SELECTED EXTRACT >>
If Chattanooga's Volkswagen plant lands the automaker's new sport utility vehicle, the company plans to install an innovative way of assembling cars that it says is groundbreaking to the industry. VW Chief Executive Martin Winterkorn said last week that the roll out of the company's Modular Transverse Toolkit in Chattanooga and at other plants will be "a unique success in the automotive industry."
The process enables VW to design models ranging from a three-door hatchback to an SUV virtually sharing the same front axle, pedal box and engine positioning, despite varying wheelbase and external dimensions.
It features a greater degree of plug-and-play modularity and parts commonality than at Toyota and General Motors, generating a lot of savings to the German car maker, according to industry experts.
Installing the Toolkit likely would make up a significant portion of the hundreds of millions of dollars in investment that assembly of the new seven-seat SUV is expected to generate.
Wherever the SUV is produced, in Chattanooga or Mexico, Winterkorn said it will be constructed with the Toolkit.
Alec Gutierrez, a Kelley Blue Book senior analyst, said the midsize SUV market is highly competitive, citing General Motors' Traverse, Chrysler's Grand Cherokee and the Dodge Durango. Making use of the Toolkit architecture will help VW keep its new vehicle cost efficient, he said.
Gutierrez said a key VW weakness in the U.S. is that its vehicles are consistently higher priced within their segments.

WHAT TO WORK ON >>
- A) Print the passage on Volkswagen's assembly toolkit word for word, starting with "Installing the Toolkit" and going on through "efficient, he said.".
- B) Carry on the article about Volkswagen's Chattanooga plant and its new SUV, picking up after its last sentence.

DATA >>
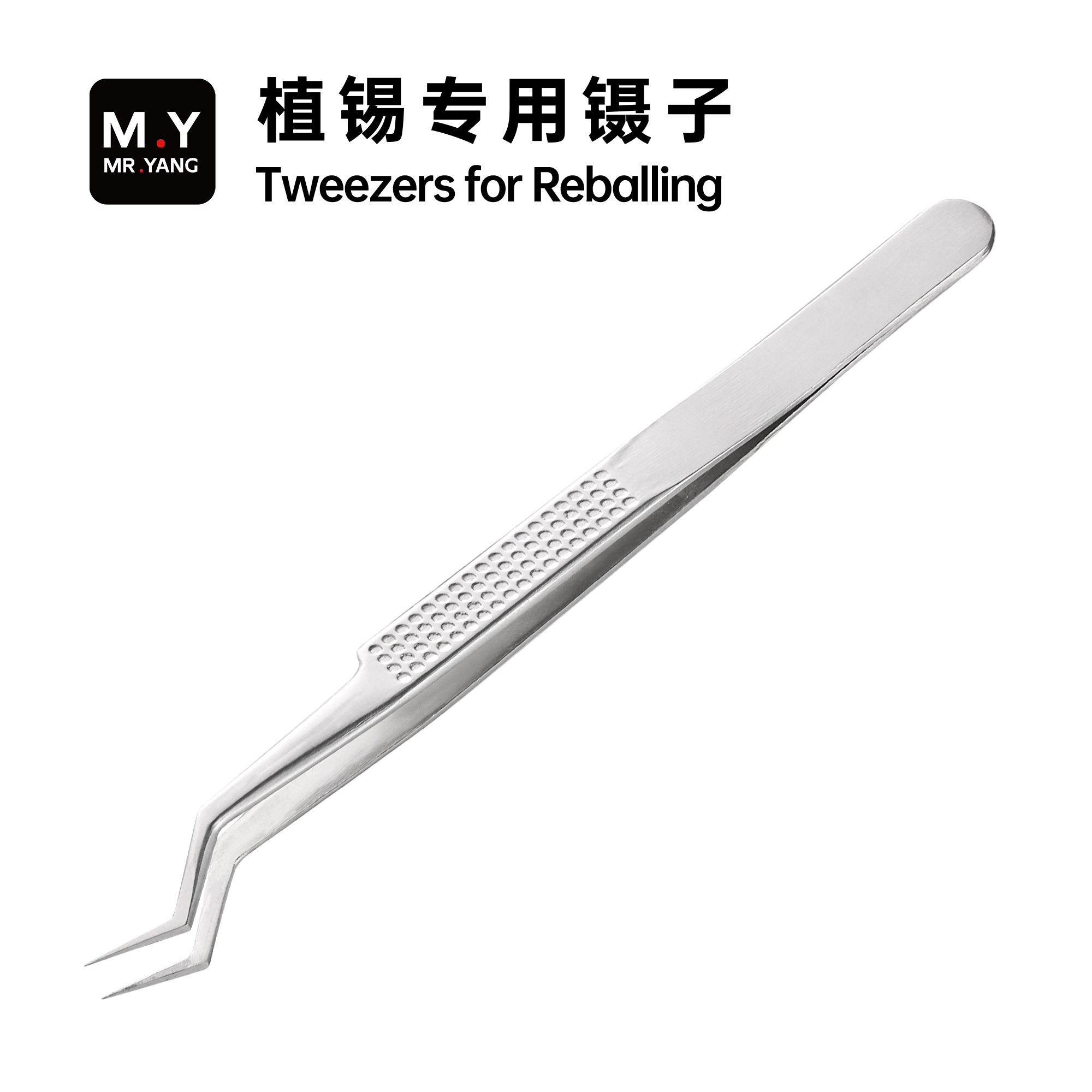 YCS MY-Plating錫ピンセットステンレス鋼高硬度耐 - Electronics Repair In My Area のレビューと価格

RESPONSES BY ITEM NUMBER >>
- A)
Installing the Toolkit likely would make up a significant portion of the hundreds of millions of dollars in investment that assembly of the new seven-seat SUV is expected to generate.
Wherever the SUV is produced, in Chattanooga or Mexico, Winterkorn said it will be constructed with the Toolkit.
Alec Gutierrez, a Kelley Blue Book senior analyst, said the midsize SUV market is highly competitive, citing General Motors' Traverse, Chrysler's Grand Cherokee and the Dodge Durango. Making use of the Toolkit architecture will help VW keep its new vehicle cost efficient, he said.

- B)
"By focusing on the platform, it brings down costs and keeps them better in line with the competition," he said.
VW's Strategy 2018 plan targets selling 10 million vehicles a year worldwide among its goals.
Winterkorn told shareholders at VW's annual meeting in Germany last week there's "a good chance" it may exceed that figure in 2014 -- four years ahead of schedule.
"But that is only one of many elements of our strategy," he said, noting it's also looking at achieving the most satisfied customers and motivated employees and "a strong return before tax of at least 8 percent."
Rolling out its Toolkit at other plants globally will be key both "technically and financially" for VW, Winterkorn said.
"We're working on this at full speed but also with the necessary patience," he said.
So far, VW has the Toolkit in nine plants. That's expected to grow to 20 plants in 20 countries in 2016, according to the automaker.
The company is now building about 1 million vehicles a year, or nearly 10 percent of its total, using the Toolkit, the company said. This year, the figure is expected to rise to 2 million vehicles, and toward the 4 million mark in 2016.
"You can be sure that, as volumes grow and new models are added, we will also see increasingly positive earnings effects," Winterkorn said.
While VW expects cost cuts and shortened assembly times from the Toolkit, some analysts are questioning the amount of savings.
London-based Bernstein analyst Abbas Quettawala has termed it "over hyped," according to Reuters. He cited high costs for installing the technology at plants around the globe and suppliers' difficulties in tooling up to make their components fit.
Barclays Capital analyst Michael Tyndall also told Reuters last year that synergies will be much smaller than previously estimated.
"There's still quite a lot of spending going on in terms of bringing new models to the market and subsequently transitioning existing production lines," Tyndall said.
VW has termed Chattanooga the front-runner to land the SUV, though the city is competing with company operations in Mexico. Last year, Tennessee offered nearly $300 million in financial incentives to VW to land the project.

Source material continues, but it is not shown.